— start Reading text —

Studio album by Joseph Jarman
- Released: 1967
- Recorded: December 16, 1966 October 20, 1966 (tracks 2,5)
- Studio: Sound Studios, Chicago
- Genre: Jazz
- Length: 40:47 (LP) 51:37 (CD)
- Label: Delmark
- Producer: Robert G. Koester

Joseph Jarman chronology
|  | Song For (1967) | As If It Were the Seasons (1968) |

= Song For =

Song For is the debut album by American jazz saxophonist Joseph Jarman, recorded in 1966 and released on the Delmark label.

==Background==
Jarman's regular quintet with saxophonist Fred Anderson, trumpeter Billy Brimfield, bassist Charles Clark and drummer Thurman Barker was augmented for the record by another drummer, Steve McCall, and a new figure, pianist Christopher Gaddy, who had just returned from army service. Gaddy died on March 12, 1968, at age 24. Song For was his only recorded performance. Before joining Jarman, Anderson and Brimfield co-led a quartet which was one of the seminal AACM group.

— end Reading text —
— start Data —

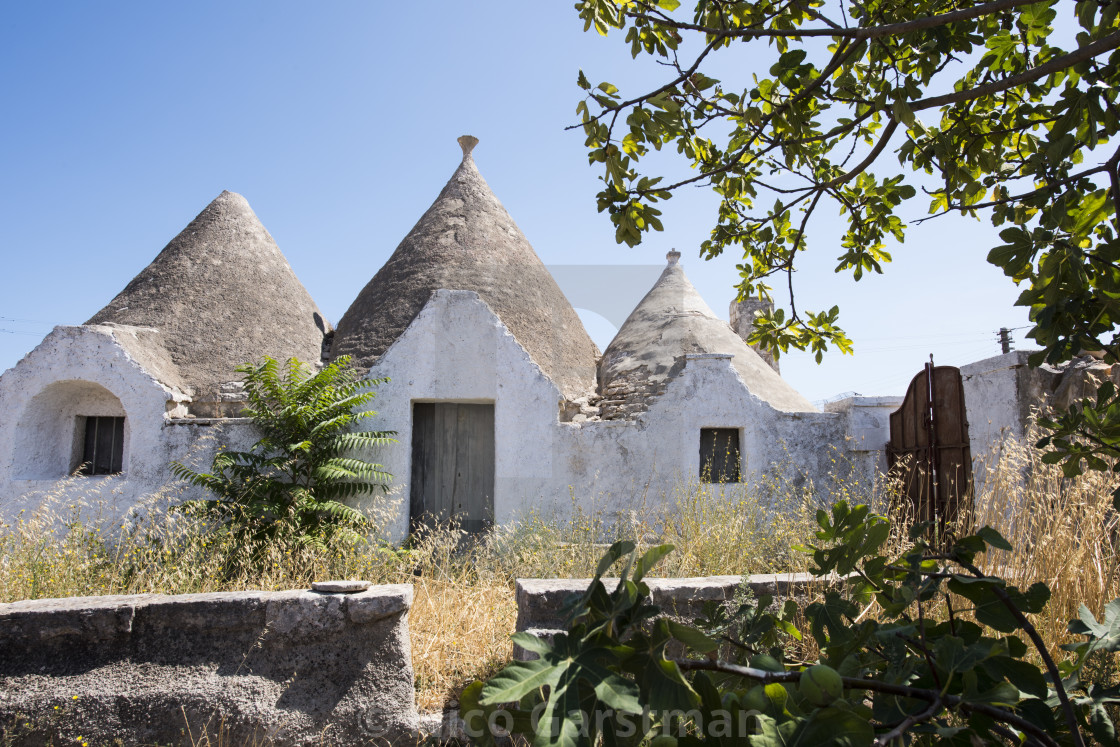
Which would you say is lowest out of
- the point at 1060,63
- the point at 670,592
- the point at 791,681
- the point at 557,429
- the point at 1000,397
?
the point at 670,592

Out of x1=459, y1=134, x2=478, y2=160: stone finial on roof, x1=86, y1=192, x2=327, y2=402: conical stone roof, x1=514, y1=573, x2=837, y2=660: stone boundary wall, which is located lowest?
x1=514, y1=573, x2=837, y2=660: stone boundary wall

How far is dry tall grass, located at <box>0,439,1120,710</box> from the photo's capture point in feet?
10.9

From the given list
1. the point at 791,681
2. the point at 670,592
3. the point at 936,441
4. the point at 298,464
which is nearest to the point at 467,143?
the point at 298,464

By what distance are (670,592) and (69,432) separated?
8.40 m

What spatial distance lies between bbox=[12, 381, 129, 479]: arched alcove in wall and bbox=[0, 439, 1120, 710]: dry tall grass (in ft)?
2.61

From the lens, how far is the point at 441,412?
8.56 m

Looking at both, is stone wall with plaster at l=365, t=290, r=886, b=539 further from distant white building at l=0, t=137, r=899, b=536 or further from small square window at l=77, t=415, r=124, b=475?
small square window at l=77, t=415, r=124, b=475

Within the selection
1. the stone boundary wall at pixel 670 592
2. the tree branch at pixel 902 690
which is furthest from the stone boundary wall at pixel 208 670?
the tree branch at pixel 902 690

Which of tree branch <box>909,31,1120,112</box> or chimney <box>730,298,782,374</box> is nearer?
tree branch <box>909,31,1120,112</box>

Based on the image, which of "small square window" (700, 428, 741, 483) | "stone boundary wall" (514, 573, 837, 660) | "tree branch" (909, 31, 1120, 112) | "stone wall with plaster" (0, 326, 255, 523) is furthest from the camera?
"small square window" (700, 428, 741, 483)

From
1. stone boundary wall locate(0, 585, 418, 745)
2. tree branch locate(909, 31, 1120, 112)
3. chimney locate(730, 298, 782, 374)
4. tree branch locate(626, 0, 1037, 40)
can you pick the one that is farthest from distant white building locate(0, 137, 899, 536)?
tree branch locate(909, 31, 1120, 112)

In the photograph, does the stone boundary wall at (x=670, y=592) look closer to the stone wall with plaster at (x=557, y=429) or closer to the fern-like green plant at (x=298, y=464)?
the fern-like green plant at (x=298, y=464)

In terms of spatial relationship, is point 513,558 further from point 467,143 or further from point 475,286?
point 467,143

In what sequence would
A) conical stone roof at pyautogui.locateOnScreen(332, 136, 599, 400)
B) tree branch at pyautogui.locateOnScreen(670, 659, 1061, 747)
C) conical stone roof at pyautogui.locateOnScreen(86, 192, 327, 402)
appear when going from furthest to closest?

— end Data —

**Aim of the exercise**
Rewrite everything from "Joseph Jarman chronology" down to "the Delmark label." in the Song For album text, swapping "debut" for "first". The material has no connection to the text.

**In response**
Joseph Jarman chronology
|  | Song For (1967) | As If It Were the Seasons (1968) |

= Song For =

Song For is the first album by American jazz saxophonist Joseph Jarman, recorded in 1966 and released on the Delmark label.